:: Texte fourni ::
Sur cette affiche placardée en Hongrie par le parti de Viktor Orban, on peut lire "Vous avez aussi le droit de savoir ce que Bruxelles prépare", à côté des portraits de George Soros et Jean-Claude Juncker. Photographie prise le 26 février 2019 à Budapest © AFP/Archives ATTILA KISBENEDEK
Tiraillée sur le cas de Viktor Orban et ses dérapages populistes contre Bruxelles ou l’immigration, la droite européenne se réunit mercredi pour sanctionner le dirigeant hongrois, à deux mois du renouvellement du Parlement européen.
Le Parti populaire européen (PPE), qui réunit les formations de droite et du centre-droit de l’UE, comme la CDU de la chancelière allemande Angela Merkel ou les Républicains en France, devrait décider d’une suspension temporaire ou d’une exclusion définitive du parti de M. Orban, le Fidesz. La décision est attendue en fin d’après-midi à l’issue d’une réunion à Bruxelles qui doit s’ouvrir à 14H00 GMT.
Menaçant, le gouvernement hongrois a averti qu’en cas de suspension, le Fidesz « quitterait immédiatement le PPE », selon un communiqué.
Dans un entretien mercredi à la radio allemande Deutschlandfunk, le président de la Commission européenne, Jean-Claude Juncker, a réclamé une fois de plus une exclusion, affirmant que « depuis des années », le Fidesz « s’éloigne des valeurs démocrates-chrétiennes ». « Sa place est hors du PPE », a tranché M. Juncker, membre de ce parti mais qui ne participera pas à cette réunion.
Certains craignent cependant qu’exclure l’enfant terrible du PPE, une première dans l’histoire de cette formation, la plus importante du Parlement européen, n’ouvre la voie à une scission entre l’Est et l’Ouest du continent.
:::
Selon le texte sur Viktor Orban et le PPE, à quelle heure GMT la réunion de Bruxelles doit-elle s'ouvrir ?
:: Données fournies ::
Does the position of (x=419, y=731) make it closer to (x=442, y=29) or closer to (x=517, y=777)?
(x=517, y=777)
:::
## Résultat de l'exercice
À 14H00 GMT.